By mid-2017, NRx had moved to forums such as the Social Matter online forum, the Hestia Society, and Thermidor Magazine.
In 2021, Yarvin appeared on Fox News' "Tucker Carlson Today", where he discussed the United States' withdrawal from Afghanistan and his concept of the "Cathedral", which he claims to be the current aggregation of political power and influential institutions that is controlling the country.
Journalist Andrew Sullivan argues that neoreaction's pessimistic appraisal of democracy dismisses many advances that have been made and that global manufacturing patterns also limit the economic independence that sovereign states can have from one another.
In an article for The Sociological Review, after an examination of neoreaction's core tenets, Roger Burrows deplores the ideology as "hyper-neoliberal, technologically deterministic, anti-democratic, anti-egalitarian, pro-eugenicist, racist and, likely, fascist", and ridicules the entire accelerationist framework as a faulty attempt at "mainstreaming... misogynist, racist and fascist discourses." He criticizes neoreaction's racial principles and for their brazen "disavowal of any discourses" advocating for socio-economic equality and, accordingly, considers it a "eugenic philosophy" in favor of what Land deems 'hyper-racism'.

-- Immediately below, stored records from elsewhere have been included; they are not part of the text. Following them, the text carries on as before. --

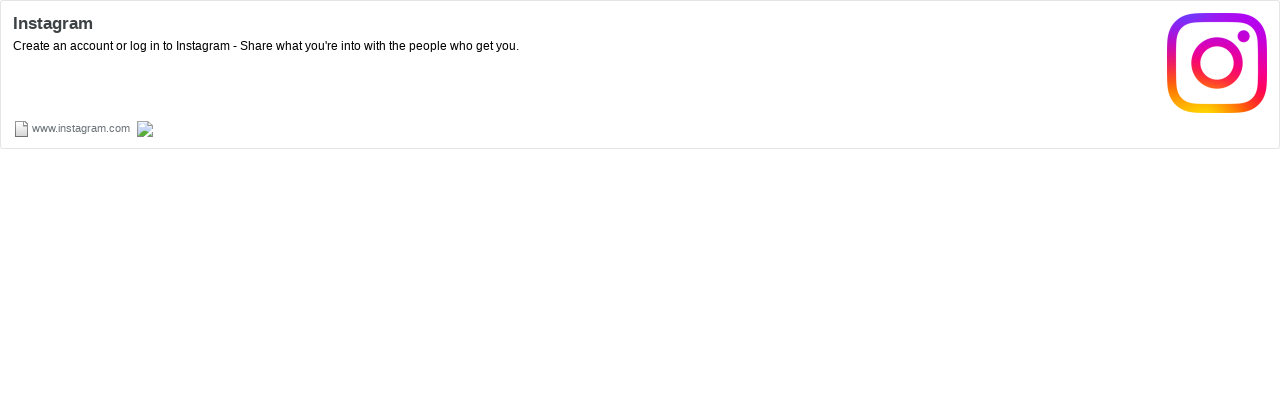

--- FILE ---
content_type: text/html; charset=utf-8
request_url: https://hatenablog-parts.com/embed?url=https%3A%2F%2Fwww.instagram.com%2Fsaki_mensen_888%2F
body_size: 1176
content:
<!DOCTYPE html>
<html
  lang="ja"
  >

  <head>
    <meta charset="utf-8"/>
    <meta name="viewport" content="initial-scale=1.0"/>
    <meta name="googlebot" content="noindex,indexifembedded" />

    <title></title>

    
<script
  id="embed-gtm-data-layer-loader"
  data-data-layer-page-specific=""
>
(function() {
  function loadDataLayer(elem, attrName) {
    if (!elem) { return {}; }
    var json = elem.getAttribute(attrName);
    if (!json) { return {}; }
    return JSON.parse(json);
  }

  var globalVariables = loadDataLayer(
    document.documentElement,
    'data-data-layer'
  );
  var pageSpecificVariables = loadDataLayer(
    document.getElementById('embed-gtm-data-layer-loader'),
    'data-data-layer-page-specific'
  );

  var variables = [globalVariables, pageSpecificVariables];

  if (!window.dataLayer) {
    window.dataLayer = [];
  }

  for (var i = 0; i < variables.length; i++) {
    window.dataLayer.push(variables[i]);
  }
})();
</script>

<!-- Google Tag Manager -->
<script>(function(w,d,s,l,i){w[l]=w[l]||[];w[l].push({'gtm.start':
new Date().getTime(),event:'gtm.js'});var f=d.getElementsByTagName(s)[0],
j=d.createElement(s),dl=l!='dataLayer'?'&l='+l:'';j.async=true;j.src=
'https://www.googletagmanager.com/gtm.js?id='+i+dl;f.parentNode.insertBefore(j,f);
})(window,document,'script','dataLayer','GTM-P4CXTW');</script>
<!-- End Google Tag Manager -->











    
<link rel="stylesheet" type="text/css" href="https://cdn.blog.st-hatena.com/css/embed.css?version=e32b64f0f4066ef0d9df5e9659aea2"/>


    <script defer id="blogcard-js" src="https://cdn.blog.st-hatena.com/js/blogcard.js?version=e32b64f0f4066ef0d9df5e9659aea2"></script>
  </head>
  <body class="body-iframe page-embed hatena-web-card">

    <div class="embed-wrapper">
      <div class="embed-wrapper-inner">
        
        <div class="embed-content with-thumb">
          
          
            <div class="thumb-wrapper">
              <a href="https://www.instagram.com/saki_mensen_888/" target="_blank" data-track-component="entry_image">
                <img src="https://cdn.image.st-hatena.com/image/square/f05b3f25578dcaf76a36de522ffc34f056e85ee1/backend=imagemagick;height=200;version=1;width=200/https%3A%2F%2Fstatic.cdninstagram.com%2Frsrc.php%2Fv4%2FyR%2Fr%2FhexDR1NOpRC.png" class="thumb">
              </a>
            </div>
          
          <div class="entry-body">
            <h2 class="entry-title">
              <a href="https://www.instagram.com/saki_mensen_888/" target="_blank" data-track-component="entry_title">Instagram</a>
            </h2>
            <div class="entry-content">
              Create an account or log in to Instagram - Share what you&#39;re into with the people who get you.
            </div>
          </div>
        </div>
        <div class="embed-footer">
          
          <a href="https://www.instagram.com/saki_mensen_888/" target="_blank" data-track-component="blog_domain"><img src="https://cdn-ak.favicon.st-hatena.com?url=https%3A%2F%2Fwww.instagram.com%2Fsaki_mensen_888%2F" alt="www.instagram.com" title="www.instagram.com" class="favicon"> www.instagram.com</a>
          
          <img src="https://s.st-hatena.com/entry.count.image?uri=https%3A%2F%2Fwww.instagram.com%2Fsaki_mensen_888%2F" alt="" class="star-count" />
          <a href="https://b.hatena.ne.jp/entry/s/www.instagram.com/saki_mensen_888/" target="_blank" data-track-component="bookmark_count_image"><img src="https://b.hatena.ne.jp/entry/image/https://www.instagram.com/saki_mensen_888/" class="bookmark-count"></a>
        </div>
      </div>
    </div>
  </body>
</html>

Some consider the Dark Enlightenment part of the alt-right, representing its theoretical branch. The Dark Enlightenment has been labelled by some as neo-fascist, and by University of Chichester professor Benjamin Noys as "an acceleration of capitalism to a fascist point." Land disputes the similarity between his ideas and fascism, claiming that "Fascism is a mass anti-capitalist movement," whereas he prefers that "[capitalist] corporate power should become the organizing force in society."
Journalist and pundit James Kirchick states that "although neo-reactionary thinkers disdain the masses and claim to despise populism and people more generally, what ties them to the rest of the alt-right is their unapologetically racist element, their shared misanthropy and their resentment of mismanagement by the ruling elites."
Scholar Andrew Jones, in a 2019 article, postulated that the Dark Enlightenment (i.e. the NeoReactionary Movement) is "key to understanding the Alt-Right" political ideology. "The use of affect theory, postmodern critiques of modernity, and a fixation on critiquing regimes of truth," Jones remarks, "are fundamental to NeoReaction (NRx) and what separates it from other Far-Right theory". Moreover, Jones argues that Dark Enlightenment's fixation on aesthetics, history, and philosophy, as opposed to the traditional empirical approach, distinguishes it from related far-right ideologies.
Historian Joe Mulhall, writing for The Guardian, described Nick Land as "propagating very far-right ideas." Despite neoreaction's limited online audience, Mulhall considers the ideology to have "acted as both a tributary into the alt-right and as a key constituent part [of the alt-right]."